Selon le ministère de l’Intérieur, 173 actes « antimusulmans » ont été recensés en 2024. Mais ce chiffre comme le relève le rapport introductif est bien en deçà de la réalité. Car ne sont comptabilisés que ceux signalés aux autorités, et face à une islamophobie systémique, combien osent encore franchir la porte d’un commissariat ?
Ces chiffres illustrent donc bien la difficulté à recenser ces actes. L’initiative de l’association de défense contre les discriminations et les actes antimusulmans devrait nous permettre d’obtenir une radiographie plus précise.
Ce qui est sur en revanche, c’est que les femmes sont touchées de manière disproportionnée par l’islamophobie. D’après le collectif Nous Toutes, elles sont la cible de 75 % des agressions.
Dans le discours public depuis des années, les femmes musulmanes, particulièrement celles qui portent le voile, sont la cible de discours violents. Chaque recoin de la société devient un prétexte pour restreindre un peu plus la liberté des femmes musulmanes, sous couvert d’une laïcité dévoyée en outil d’exclusion.
En 2015, Éric Ciotti proposait l’interdiction du voile à l’université, soutenu par Manuel Valls en 2016. Michel Barnier et Bruno Retailleau allaient plus loin, appelant à bannir le voile jusque dans l’espace public, reprenant la rhétorique du Rassemblement national.
Derrière ces attaques, une vieille logique coloniale refait surface : celle qui, hier, prétendait “libérer” les femmes en leur arrachant leur voile en Algérie. Une domination d’hier qui se perpétue aujourd’hui sous d’autres formes: celles de lois islamophobes.
Ce lundi, le ministre des Outre-mer déclarait : « La haine des Juifs vient essentiellement du monde arabo-musulman, en France comme ailleurs. ».

Objectifs >>
1 > Traduisez en anglais la phrase suivante de l'extrait sur l'islamophobie : « L’initiative de l’association de défense contre les discriminations et les actes antimusulmans devrait nous permettre d’obtenir une radiographie plus précise. »
2 > Rédigez la suite du texte sur l'islamophobie en reprenant juste après sa dernière phrase.

Extraits des données >>
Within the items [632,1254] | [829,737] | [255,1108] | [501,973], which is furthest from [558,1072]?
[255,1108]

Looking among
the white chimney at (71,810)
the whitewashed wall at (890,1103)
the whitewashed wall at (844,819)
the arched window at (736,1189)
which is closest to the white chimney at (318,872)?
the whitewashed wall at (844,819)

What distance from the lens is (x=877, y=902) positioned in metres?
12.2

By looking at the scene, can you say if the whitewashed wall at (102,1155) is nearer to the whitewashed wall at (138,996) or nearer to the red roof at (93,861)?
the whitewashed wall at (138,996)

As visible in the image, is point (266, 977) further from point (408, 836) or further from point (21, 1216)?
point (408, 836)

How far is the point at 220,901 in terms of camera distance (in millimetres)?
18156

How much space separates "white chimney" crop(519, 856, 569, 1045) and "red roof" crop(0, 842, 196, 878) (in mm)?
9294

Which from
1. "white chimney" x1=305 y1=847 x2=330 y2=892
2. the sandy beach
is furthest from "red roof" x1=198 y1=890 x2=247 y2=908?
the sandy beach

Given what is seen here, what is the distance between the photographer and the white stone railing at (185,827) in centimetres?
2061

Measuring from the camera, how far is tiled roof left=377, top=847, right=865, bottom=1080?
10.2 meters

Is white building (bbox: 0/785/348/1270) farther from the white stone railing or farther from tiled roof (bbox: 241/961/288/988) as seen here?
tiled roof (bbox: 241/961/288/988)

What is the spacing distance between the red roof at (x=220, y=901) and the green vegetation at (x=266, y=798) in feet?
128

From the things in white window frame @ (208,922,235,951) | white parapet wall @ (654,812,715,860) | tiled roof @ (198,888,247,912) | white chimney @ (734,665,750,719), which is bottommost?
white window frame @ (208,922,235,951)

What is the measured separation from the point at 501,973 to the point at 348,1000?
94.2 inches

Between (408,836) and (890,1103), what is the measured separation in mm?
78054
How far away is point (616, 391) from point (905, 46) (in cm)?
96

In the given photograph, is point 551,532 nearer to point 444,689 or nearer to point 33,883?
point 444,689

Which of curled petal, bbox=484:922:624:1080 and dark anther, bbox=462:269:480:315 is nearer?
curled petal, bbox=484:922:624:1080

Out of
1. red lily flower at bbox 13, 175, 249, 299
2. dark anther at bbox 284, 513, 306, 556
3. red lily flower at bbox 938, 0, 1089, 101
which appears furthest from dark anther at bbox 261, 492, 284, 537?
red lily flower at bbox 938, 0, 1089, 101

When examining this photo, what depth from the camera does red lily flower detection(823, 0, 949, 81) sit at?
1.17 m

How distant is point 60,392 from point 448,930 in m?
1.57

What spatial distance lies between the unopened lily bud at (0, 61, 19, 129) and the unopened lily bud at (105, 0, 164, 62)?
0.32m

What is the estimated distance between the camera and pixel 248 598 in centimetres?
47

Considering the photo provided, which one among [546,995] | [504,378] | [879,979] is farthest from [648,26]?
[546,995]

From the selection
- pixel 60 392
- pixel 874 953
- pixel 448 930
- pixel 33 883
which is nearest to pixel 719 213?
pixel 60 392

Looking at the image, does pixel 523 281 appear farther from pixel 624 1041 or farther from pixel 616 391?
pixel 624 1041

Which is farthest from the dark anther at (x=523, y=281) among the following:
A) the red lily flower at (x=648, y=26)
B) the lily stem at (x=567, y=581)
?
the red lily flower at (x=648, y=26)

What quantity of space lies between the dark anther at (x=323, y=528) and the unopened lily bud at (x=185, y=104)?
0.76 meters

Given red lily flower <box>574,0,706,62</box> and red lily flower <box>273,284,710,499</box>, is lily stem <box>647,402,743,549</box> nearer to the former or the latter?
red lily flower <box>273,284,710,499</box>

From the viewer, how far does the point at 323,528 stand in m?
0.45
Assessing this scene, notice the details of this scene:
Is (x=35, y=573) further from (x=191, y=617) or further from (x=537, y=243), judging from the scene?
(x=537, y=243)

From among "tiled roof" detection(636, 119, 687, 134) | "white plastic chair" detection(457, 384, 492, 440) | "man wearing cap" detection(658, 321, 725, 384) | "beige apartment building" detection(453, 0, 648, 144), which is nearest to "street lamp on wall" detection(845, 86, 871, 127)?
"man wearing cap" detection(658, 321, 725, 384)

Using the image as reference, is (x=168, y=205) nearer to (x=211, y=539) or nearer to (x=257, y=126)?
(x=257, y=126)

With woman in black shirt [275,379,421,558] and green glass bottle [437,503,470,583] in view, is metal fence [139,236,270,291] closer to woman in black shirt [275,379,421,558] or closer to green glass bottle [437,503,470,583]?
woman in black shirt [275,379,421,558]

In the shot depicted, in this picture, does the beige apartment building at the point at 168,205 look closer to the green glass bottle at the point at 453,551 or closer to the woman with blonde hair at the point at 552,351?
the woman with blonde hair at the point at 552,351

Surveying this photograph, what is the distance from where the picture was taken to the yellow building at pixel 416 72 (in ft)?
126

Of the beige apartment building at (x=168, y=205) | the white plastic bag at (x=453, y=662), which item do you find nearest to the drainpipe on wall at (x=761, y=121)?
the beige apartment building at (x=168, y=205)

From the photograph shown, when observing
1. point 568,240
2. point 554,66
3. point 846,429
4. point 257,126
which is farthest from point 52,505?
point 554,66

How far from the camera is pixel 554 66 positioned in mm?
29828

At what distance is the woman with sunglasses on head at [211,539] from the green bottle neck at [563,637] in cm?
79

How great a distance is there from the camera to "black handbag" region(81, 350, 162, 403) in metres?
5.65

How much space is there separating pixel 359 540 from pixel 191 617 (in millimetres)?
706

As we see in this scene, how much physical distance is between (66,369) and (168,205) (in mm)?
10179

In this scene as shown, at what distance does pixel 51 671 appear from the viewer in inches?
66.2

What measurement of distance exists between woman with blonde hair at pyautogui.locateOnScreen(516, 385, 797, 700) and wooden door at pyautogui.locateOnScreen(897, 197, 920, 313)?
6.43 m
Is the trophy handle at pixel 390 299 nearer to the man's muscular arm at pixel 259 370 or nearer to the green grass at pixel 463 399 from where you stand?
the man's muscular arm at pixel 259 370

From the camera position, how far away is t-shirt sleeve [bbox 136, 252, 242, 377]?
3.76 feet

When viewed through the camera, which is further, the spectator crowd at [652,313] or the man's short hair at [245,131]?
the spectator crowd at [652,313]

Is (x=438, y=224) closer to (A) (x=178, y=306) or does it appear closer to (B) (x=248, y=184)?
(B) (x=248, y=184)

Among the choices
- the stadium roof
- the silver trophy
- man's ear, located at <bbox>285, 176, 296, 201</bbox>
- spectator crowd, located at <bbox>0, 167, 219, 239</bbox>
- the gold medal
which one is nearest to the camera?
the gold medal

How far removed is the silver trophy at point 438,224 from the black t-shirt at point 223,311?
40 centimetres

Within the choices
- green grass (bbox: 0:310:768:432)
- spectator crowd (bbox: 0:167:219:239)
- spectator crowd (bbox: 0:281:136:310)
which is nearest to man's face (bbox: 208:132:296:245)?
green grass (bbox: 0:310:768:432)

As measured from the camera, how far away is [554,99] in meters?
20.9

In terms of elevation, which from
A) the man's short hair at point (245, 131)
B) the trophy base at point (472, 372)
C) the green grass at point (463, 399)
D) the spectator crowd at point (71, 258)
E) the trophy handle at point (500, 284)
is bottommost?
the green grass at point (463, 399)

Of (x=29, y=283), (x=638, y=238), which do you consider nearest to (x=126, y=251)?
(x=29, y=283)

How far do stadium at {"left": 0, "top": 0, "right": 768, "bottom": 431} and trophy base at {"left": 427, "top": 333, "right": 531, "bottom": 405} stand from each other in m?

Résultats des exercices >>
1 > The initiative of the association for defense against discrimination and anti-Muslim acts should allow us to obtain a more precise picture.

2 >
Manuel Valls ne fait que renforcer le mythe d’un « nouvel antisémitisme », prétendument importé par l’immigration et l’Islam, tout cela au service de l’extrême droite et de sa normalisation.
Pourtant, combattre le racisme, l’antisémitisme et l’islamophobie, c’est refuser toutes leurs formes, sans hiérarchie ni instrumentalisation.
Ces propos sont d’autant plus honteux que l’antisémitisme et l’islamophobie se nourrissent des mêmes fantasmes complotistes, comme le mythe du « grand remplacement », brandi par l’extrême droite lors des manifestations à Saint-Brevin.
Et le racisme anti-juifs et le racisme anti-musulmans partagent des mécanismes en commun, Hier, le spectre du « judéo-bolchevisme », aujourd’hui celui de « l’islamo-gauchisme » : toujours cette même obsession d’une alliance imaginaire avec des forces subversives.
Et toujours ce même postulat d’incompatibilité pour les musulmans, comme le diffusait les penseurs antisémites français depuis des siècles.
Plus généralement, comme le souligne le rapport plusieurs lois notamment la « loi séparatisme » instille une suspicion à l’égard de l’ensemble des musulmans et de la société civile musulmane.
Cet enjeu en symbolise beaucoup d’autres, au coeur de ce rapport. Comment lutter contre l’islamophobie quand des responsables politiques porte l’islamophobie au coeur des pouvoirs publics?
Nous pouvons pourtant mener des politiques de lutte contre la radicalisation et le terrorisme sans arbitraire, sans islamophobie, sans confusionnisme.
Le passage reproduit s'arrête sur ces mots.